However much technology advances, the primary mode of human expression and communication remains the spoken word. So technology will just have to be more accommodating.
Research into computer voice recognition has been going on for as long as there have been computers. IBM, for instance, began working on voice technologies in the 1950s in pursuit of Defense Department objectives like trying to read Russian messages during the Cold War. Since then, voice recognition research has turned toward more commercial applications.
"What we have been doing is steadily building a broad portfolio of voice capabilities," says Nigel Beck, director of marketing for IBM Voice Systems. "Then, as those capabilities mature, we try to put them into the right type of product."
Until recently, however, few voice technologies have delivered practical value. Far from understanding the substance--let along the intent--of your speech, they have been mainly good for the crypto-mystical quality of faulty transcriptions like "He hath delivered to whom of his head confides."
But advances in processing power and memory have put increasingly powerful algorithms within reach of the average PC.
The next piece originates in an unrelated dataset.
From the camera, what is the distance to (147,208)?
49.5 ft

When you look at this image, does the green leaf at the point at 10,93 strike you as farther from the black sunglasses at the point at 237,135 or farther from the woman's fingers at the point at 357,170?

"The basic statistical models that drive speech recognition have gotten much more sophisticated," says David Wald, senior technology advisor at Dragon Systems, a long-time developer of speech recognition software. "What has come along with that is the processing power on personal computers, and the memory that goes with it, have both increased to the point where we actually can use more sophisticated modeling technology."
The biggest remaining barriers to leveraging these tools, then, have more to do with cynicism based on previous experience than with the current state of technology.
Unlike releases even a year or two old, current products offer speech recognition accuracy as high as 95 percent to 97 percent, while requiring less training and offering greater voice control over the PC. These tools offer both power and productivity for a range of sales and service functions from personal productivity tools to hands-free control of mobile applications to call center automation and analysis to voice-enabled electronic commerce.
Tools at Hand
Speech-to-text software from companies like Dragon Systems, IBM and Lernout & Hauspie (L&H) make it easy to dictate memos and e-mail for transcription on the computer with remarkable accuracy. Combined with specially designed digital recording devices, such software in the hands of sales professionals can, on one hand, take advantage of travel time and free the field rep from paperwork in favor of more direct interaction with the customer. On the other hand, they can also be used to more spontaneously capture impressions and information about customers after sales calls.
All three companies have new versions of their dictation products that increase accuracy and reduce the time it takes to "enroll" a speaker by training the software to understand how he or she speaks.
IBM's dictation product line is ViaVoice, with the latest version titled "Millenium." ViaVoice Pro Elite, released in April, even frees the user from having to wear a headset microphone by including Andrea Electronics' noise-canceling Desktop Array far-field microphone. In a quiet environment, the microphone and software lets computer users create documents, navigate the Web and control the desktop all by voice.
Belgian voice giant L&H has released Voice Xpress version 5.0. One enhancement is a "disfluency filter" to automatically take out the "ums" and "ahs" so embarrassingly common in speech.
To bolster accuracy through better enrollment, Voice Xpress can read word processing documents--and now e-mail--on the user's hard disk as part of the training process. "It is the number one thing they can do beyond enrollment to increase accuracy. It lets the software read your documents," says William Destefanis, senior director of product management at L&H. "It understands your writing style and adapts the language model accordingly."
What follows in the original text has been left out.